As part of an exploratory dialogue someone from our old world (longevity) asked if we might use some data intelligence to tease out a relationship. The relationship in question was individual wealth versus size of life insurance policy.
The relationship mattered because an investor holding longevity risk will see her returns suffer (substantially) as the pace of mortality slows across cohorts in her portfolio.
Not inconsequential: these portfolios can be worth hundreds of millions of dollars.
In life insurance there is a well-established link between wealth and mortality; the rich live longer.
In this instance the argument came from the other direction: was there a chance we were seeing artificial farming of policies? That is, was there excessive issuance of policies against given risk classes / cohorts?
Were certain brokers and insureds manufacturing (a bad word in the insurance world - don't ask) policies?
Two worlds collide: the public and private
In data science pairing distinct data sets can be a very powerful analysis tool. Here, we had access to a private data-set mapping individuals to policies. We had little information regarding those individuals, but we did have some - DOB, Sex, Zip code, as well as some health data.
Not many features to be sure, but then on the other hand we did have some $30bn worth of insurance issued by dozens of Carriers to thousands of individuals - a not insignificant cohort.
We decided to pair that data up with widely available data: income and property values across zip codes in the US.
We used this: www.city-data.com. It's a fantastic site packed with all sorts of information. Here is the page for just one zip and if you look a little more than halfway down you will see lines labelled -
Estimated median house/condo value
Estimated median household income
Let's use those.
The page above represents one zip-code. We had 1,600 to research.
Since it's early-February and you'll persuade nobody but a summer intern to click through all of those zip codes why not instead ask the machine to read in the info? With this type of data structure the task is trivial.
Here's an excerpt from our output -
So what's going on here?
For each zip code we asked how much life insurance was spread across how many lives.

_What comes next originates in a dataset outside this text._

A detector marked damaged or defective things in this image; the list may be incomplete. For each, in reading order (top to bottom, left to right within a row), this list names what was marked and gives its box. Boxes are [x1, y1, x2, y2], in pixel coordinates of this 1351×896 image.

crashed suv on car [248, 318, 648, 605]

We then compared that result to the median salary and property value for individuals in that zip code fully aware that these medians are only a rough proxy for actual wealth of the true insureds; but it is a proxy - and you can construct your own within-neighbourhood-similarity arguments to strengthen/weaken that presumption - where none existed previously.

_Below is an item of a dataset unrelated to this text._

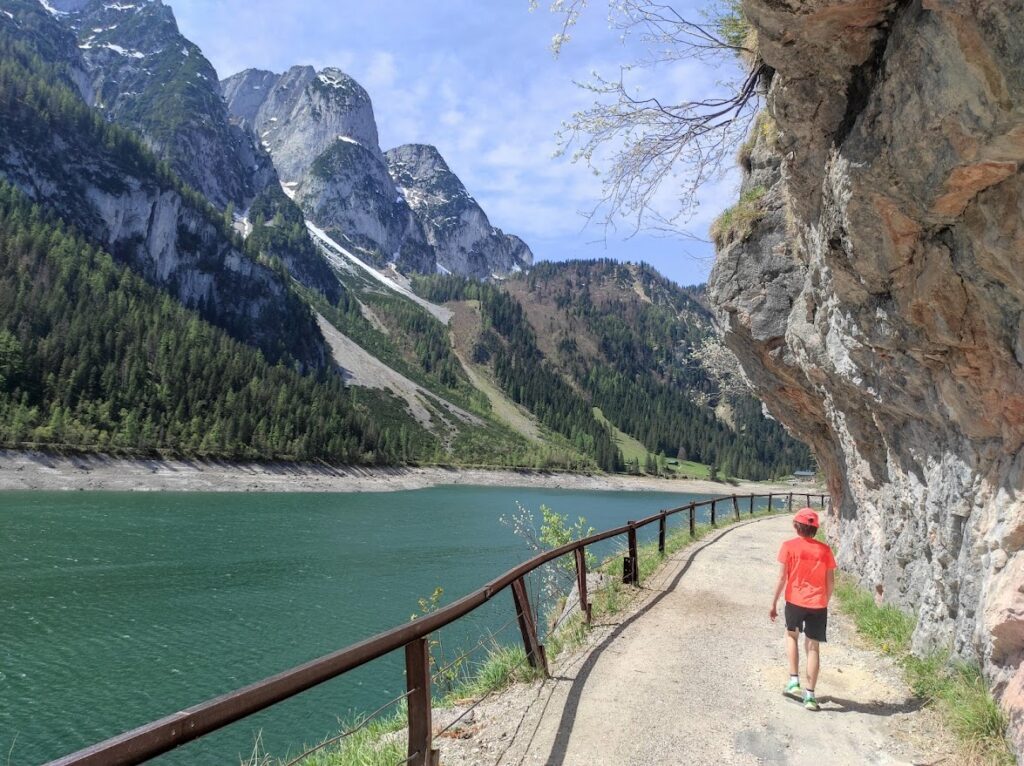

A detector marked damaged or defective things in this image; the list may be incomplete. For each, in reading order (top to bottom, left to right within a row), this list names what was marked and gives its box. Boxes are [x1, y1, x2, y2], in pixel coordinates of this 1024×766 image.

rusty railing post [509, 577, 548, 671]
rusty railing post [577, 544, 593, 622]
rusty railing post [618, 524, 634, 581]
rusty railing post [403, 639, 436, 766]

We culled incomplete data cases, and ignored zips for which we had few issued life insurance policies. This still left us with nearly $8.5bn worth of life insurance paired against some $1.5bn of property (c. 5.5:1 seems reasonable).
What you see is a per zip comparison of the level of cumulative life insurance held versus property value.
A good day's work?
After having received our output, tell me you - as portfolio manager - wouldn't be asking yourself why citizens in a small number of zips seemed, on the whole, to need life insurance in excess of x20 times the value of their property?